Queste storie di successo precoci sottolineano il vasto potenziale di HeatWave GenAI attraverso vari settori e casi d’uso. Man mano che più organizzazioni adottano questa tecnologia innovativa, possiamo aspettarci di vedere una proliferazione di applicazioni intelligenti che ridefiniscono come le aziende interagiscono con e traggono valore dai loro dati.

Pietra Miliare nell’Evoluzione dei Database Cloud

L’introduzione di HeatWave GenAI da parte di Oracle rappresenta una pietra miliare significativa nell’evoluzione dei database cloud. Portando le capacità di intelligenza artificiale generativa direttamente nel database, Oracle sta democratizzando l’accesso a queste tecnologie potenti e sta abilitando le organizzazioni a sbloccare nuove informazioni e a guidare l’innovazione.

L’integrazione di LLMs in-database e l’elaborazione vettoriale automatizzata eliminano le barriere all’ingresso tipicamente associate all’adozione di intelligenza artificiale. Le aziende non devono più affrontare le complessità della selezione del modello, del deploy e dell’ottimizzazione. Invece, possono concentrarsi sull’utilizzo del potere dell’intelligenza artificiale generativa per risolvere problemi del mondo reale e creare valore per i loro clienti.

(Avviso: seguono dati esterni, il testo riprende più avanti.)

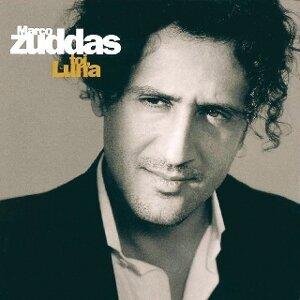 Zuddas 歌手頭像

HeatWave GenAI posiziona Oracle alla forefront della tendenza dei database integrati con intelligenza artificiale. Man mano che la domanda di gestione dei dati e analisi intelligenti continua a crescere, l’approccio innovativo di Oracle stabilisce il palco per un futuro in cui l’intelligenza artificiale non è più solo un’aggiunta ma una parte integrante del tessuto del database.

Alex McFarland è un giornalista e scrittore di intelligenza artificiale che esplora gli ultimi sviluppi nel campo dell'intelligenza artificiale. Ha collaborato con numerose startup di intelligenza artificiale e pubblicazioni in tutto il mondo.